A recent Seventh Circuit decision pushed back on a proposed settlement of the Subway “footlong sub” class action, finding the proposed settlement a “racket” designed to benefit class counsel without any benefit to the class. The story begins in 2013 when a Facebook post showing a Subway footlong sandwich measuring just 11 inches went viral.
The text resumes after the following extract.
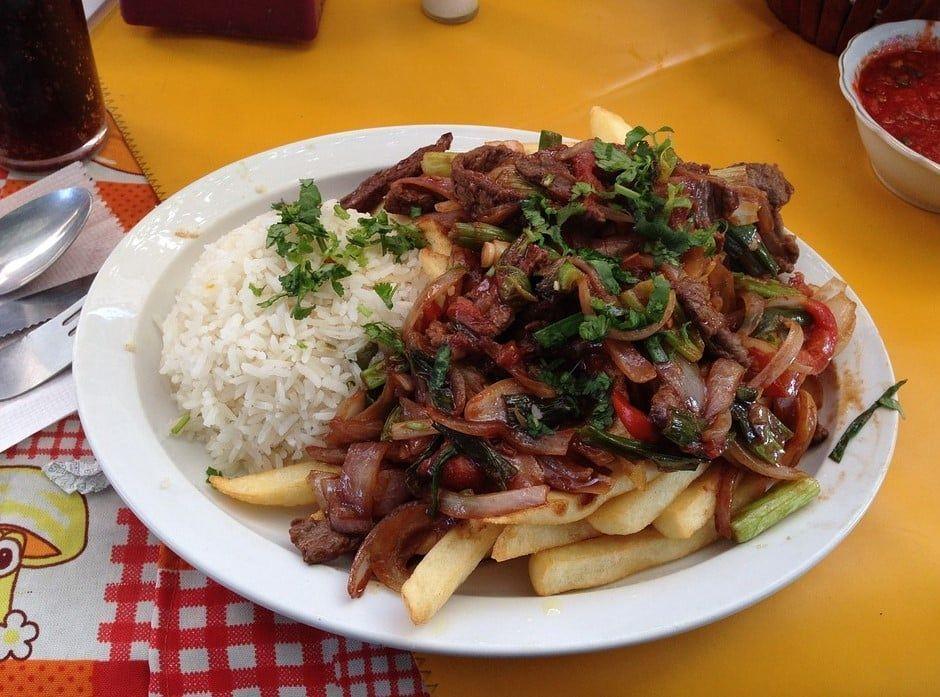 Lomo saltado platos típicos del perú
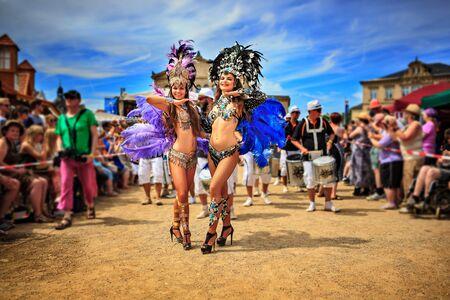 COBURG, DEUTSCHLAND - 10. Juli 2016: Der nicht identifizierte Samba-Tänzer nimmt an der jährlichen Samba-Festival in Coburg, Deutschland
Shortly thereafter, the plaintiffs’ attorneys filed nine class actions seeking damages and injunctive relief against Subway.

While the plaintiffs may have thought their class claims had merit, initial discovery demonstrated their case did not measure up. Subway showed that it used standard, equally weighted dough sticks for its footlong sandwiches, thus ensuring that each customer received the same quantity of food. Moreover, discovery confirmed that the “overwhelming majority” of sandwiches were indeed 12 inches long. Certification – and injury – under Rule 23(b)(3) therefore proved impossible: Only mini-trials could determine which customers received undersize sandwiches.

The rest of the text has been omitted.